DAFTAR TUGAS
(1) Salin bagian teks tentang Pasek tanpa mengubah apa pun, dari "Sekolah dasar dilewatinya" sampai "sekolah seperti teman-temannya.".
(2) Buat ringkasan teks tentang Pasek dalam dua kalimat.
(3) Jawablah pertanyaan berikut berdasarkan teks tentang Pasek.
(a) Apa pekerjaan ayah Pasek?
(b) Di sekolah mana Pasek menempuh sekolah menengah?
(c) Menjelang hari raya apa pekerjaan membuat hiasan penjor banyak dilakukan?

BLOK TEKS
Cita-cita dia sejak kecil memang jadi dokter. Namun, melihat keadaan keluarganya yang tidak mampu secara ekonomi, dia tentu saja tak berani melambungkan harapan sangat tinggi untuk bisa mencapai cita-cita. Ia pendam cita-citanya, sampai kemudian pendidikannya lancar dan jalan pun terbuka.
Dia adalah Ni Komang Pasek Nurhyang Jumantini, biasa dipanggil dengan nama Pasek. Dia lahir dan besar di Desa Batubulan, Gianyar, bersama keluarga yang sangat sederhana.
Ayahnya seorang petani, ibunya buruh yang kadang-kadang juga membantu ayahnya di kerja di sawah. Pe4nghasilan keluarganya 18 juta setahun. Artinya, 1,5 juta sebulan. Atau, sekira 50 ribu rupiah sehari. Itu mungkin untuk makan sehari-hari saja harus dengan penuh perhitungan.
Sekolah dasar dilewatinya di SDN 2 Batubulan Kangin (2006-2012) dan sekolah menengah ditempuh di SMPN 1 Sukawati (2012-2015). Meski sekolahnya gratis, dia tetap punya bekal, setidaknya sebagai uang saku untuk sesekali bisa masuk kantin sekolah seperti teman-temannya.
Untuk mendapatkan uang saku, sesekali ia minta pada orang tua, Namun ia tetap berinisiatif bekerja sepulang sekolah. Ia bekerja membuat pernak-penik payas penjor atau hiasan penjor. Pekerjaan itu banyak dilakukan menjelang Hari Raya Galungan ketika banyak umat Hindu di Bali wajib memasang penjor. Dari kerja membuat payasan penjor itulah ia mendapatkan uang saku sebagai bekal sekolah.
“Di masa kecil saya selalu diajarkan oleh orangtua saya sebuah prinsip yaitu ‘tidak apa-apa miskin materi, asalkan jangan miskin ilmu’. Hal inilah yang memotivasi saya untuk belajar dengan rajin dan memiliki mimpi-mimpi yang ingin saya gapai,” kata Pasek.

KUMPULAN DATA
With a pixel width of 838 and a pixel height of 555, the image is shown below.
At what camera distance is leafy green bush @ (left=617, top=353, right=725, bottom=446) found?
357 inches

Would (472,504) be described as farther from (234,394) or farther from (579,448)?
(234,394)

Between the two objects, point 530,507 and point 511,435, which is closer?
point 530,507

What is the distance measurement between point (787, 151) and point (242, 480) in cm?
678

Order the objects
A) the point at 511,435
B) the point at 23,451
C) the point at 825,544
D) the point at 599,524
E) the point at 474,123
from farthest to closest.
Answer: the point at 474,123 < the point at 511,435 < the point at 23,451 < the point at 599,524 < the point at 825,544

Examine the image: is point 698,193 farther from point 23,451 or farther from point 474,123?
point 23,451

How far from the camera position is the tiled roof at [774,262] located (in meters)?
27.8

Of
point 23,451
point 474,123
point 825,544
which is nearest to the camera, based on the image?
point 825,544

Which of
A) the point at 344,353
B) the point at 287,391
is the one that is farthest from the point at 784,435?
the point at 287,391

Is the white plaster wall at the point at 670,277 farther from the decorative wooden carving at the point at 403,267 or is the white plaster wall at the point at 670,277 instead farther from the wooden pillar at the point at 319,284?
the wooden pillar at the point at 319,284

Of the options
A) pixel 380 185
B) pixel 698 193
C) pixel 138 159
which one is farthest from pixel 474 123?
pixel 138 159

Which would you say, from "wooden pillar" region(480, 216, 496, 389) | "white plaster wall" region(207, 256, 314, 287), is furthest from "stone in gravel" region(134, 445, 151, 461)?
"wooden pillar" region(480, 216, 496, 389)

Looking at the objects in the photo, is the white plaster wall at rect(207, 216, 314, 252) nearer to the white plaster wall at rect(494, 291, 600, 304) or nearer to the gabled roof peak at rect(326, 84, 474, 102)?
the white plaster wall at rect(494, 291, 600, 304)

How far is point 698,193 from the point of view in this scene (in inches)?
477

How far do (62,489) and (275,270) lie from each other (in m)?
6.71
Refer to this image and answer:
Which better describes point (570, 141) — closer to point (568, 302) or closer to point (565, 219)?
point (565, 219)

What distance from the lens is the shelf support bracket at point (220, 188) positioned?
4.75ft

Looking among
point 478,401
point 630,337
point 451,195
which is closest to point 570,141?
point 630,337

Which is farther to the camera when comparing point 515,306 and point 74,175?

JAWABAN TUGAS
(1)
Sekolah dasar dilewatinya di SDN 2 Batubulan Kangin (2006-2012) dan sekolah menengah ditempuh di SMPN 1 Sukawati (2012-2015). Meski sekolahnya gratis, dia tetap punya bekal, setidaknya sebagai uang saku untuk sesekali bisa masuk kantin sekolah seperti teman-temannya.

(2) Ni Komang Pasek Nurhyang Jumantini, yang biasa dipanggil Pasek, lahir dan besar di Desa Batubulan, Gianyar, dalam keluarga yang sangat sederhana dengan ayah seorang petani dan ibu seorang buruh, dan sejak kecil ia bercita-cita menjadi dokter. Ia bersekolah di SDN 2 Batubulan Kangin dan SMPN 1 Sukawati, mendapatkan uang saku dengan membuat hiasan penjor sepulang sekolah, dan termotivasi untuk belajar dengan rajin oleh prinsip orang tuanya, "tidak apa-apa miskin materi, asalkan jangan miskin ilmu".

(3)
(a) Ayah Pasek seorang petani.
(b) Pasek menempuh sekolah menengah di SMPN 1 Sukawati.
(c) Pekerjaan itu banyak dilakukan menjelang Hari Raya Galungan.